Creative To Defend Interface Patent Rights
wild_berry writes "At the London Lauch of their new 'Zen Vision: M' portable media player, Creative Labs boss Sim Wong Hoo told the BBC that he plans to defend their August 2005 patent for interfaces in portable music devices." From the article: "Creative chairman Sim Wong Hoo told the BBC News website that the company was already talking to various parties about the patent but refused to be drawn on specifics. 'We will pursue all manufacturers that use the same navigation system,' said Mr Sim. 'This is something we will pursue aggressively. Hopefully this will be friendly, but people have to respect intellectual property.'"

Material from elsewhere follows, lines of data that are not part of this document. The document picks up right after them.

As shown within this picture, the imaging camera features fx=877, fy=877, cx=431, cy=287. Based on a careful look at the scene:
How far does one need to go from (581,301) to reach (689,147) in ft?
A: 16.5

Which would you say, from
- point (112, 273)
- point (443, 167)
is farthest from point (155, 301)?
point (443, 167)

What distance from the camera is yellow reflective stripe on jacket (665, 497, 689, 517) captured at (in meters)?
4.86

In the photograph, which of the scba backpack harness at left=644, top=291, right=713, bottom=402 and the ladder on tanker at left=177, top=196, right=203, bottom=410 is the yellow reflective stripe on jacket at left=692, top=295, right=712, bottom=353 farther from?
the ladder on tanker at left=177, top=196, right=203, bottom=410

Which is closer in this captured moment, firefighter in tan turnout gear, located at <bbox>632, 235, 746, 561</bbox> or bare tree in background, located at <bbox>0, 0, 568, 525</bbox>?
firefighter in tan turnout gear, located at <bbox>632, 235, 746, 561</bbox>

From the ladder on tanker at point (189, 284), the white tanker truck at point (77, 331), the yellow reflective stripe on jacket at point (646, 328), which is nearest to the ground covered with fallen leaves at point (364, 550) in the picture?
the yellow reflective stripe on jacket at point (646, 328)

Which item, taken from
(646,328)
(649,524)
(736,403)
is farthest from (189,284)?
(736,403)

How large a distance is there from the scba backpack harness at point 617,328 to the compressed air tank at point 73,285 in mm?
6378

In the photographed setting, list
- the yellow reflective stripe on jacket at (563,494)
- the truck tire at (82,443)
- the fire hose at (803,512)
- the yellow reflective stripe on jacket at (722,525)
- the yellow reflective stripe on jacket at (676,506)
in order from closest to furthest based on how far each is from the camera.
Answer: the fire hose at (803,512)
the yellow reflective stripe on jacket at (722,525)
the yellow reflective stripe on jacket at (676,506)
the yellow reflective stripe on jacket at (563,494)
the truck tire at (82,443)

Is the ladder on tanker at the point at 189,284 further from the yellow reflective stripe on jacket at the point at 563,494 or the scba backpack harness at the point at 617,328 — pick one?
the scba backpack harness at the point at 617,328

I haven't seen the actual patent, and don't have time to look it up at the moment, but the original Nomad used a series of nested menus for navigation- and was released well before the iPod.
I do believe that the Creative Nomad was released well before the iPod. That said, hierarchial menus date back to, well, to very far back. Certainly before Creative was ever incorporated.
I've upped my standards, so up yours.
the iPod is a relative newcomer to the MP3 market. Creative were making hard disk mp3 players long before Apple ever dreamed of them. They were practially the only players on the market in 1999-2000, and they used the same type of heirarchial naviation that the iPod uses.
That's not to say that Creative have a legal case they should be able to press in respect to the patent (for heirarchial display of files by category) as the patent is so f**king obvious that is should never have been granted.
When the posters fear their moderators, there is tyranny; when the moderators fears the posters, there is liberty.
1. Blatantly rip off iPod.
uh, no...
the Nomad Jukebox was shipping about a year before the iPod was announced. Creative filed for the patent in January of 2001.
i hate this patent BS as much as the next guy, but Creative did not rip off the iPod.
Slackware
Creative's patent was applied for in 2001, before the iPod's debut later that same year. Creative says they used that system in earlier mp3 players as well. So no, there is no prior art from Apple.
No. When the Nomad was only 6GB the ipod didn't exist. When the ipod did exist, at only 5GB, there were already 20GB players from several companies.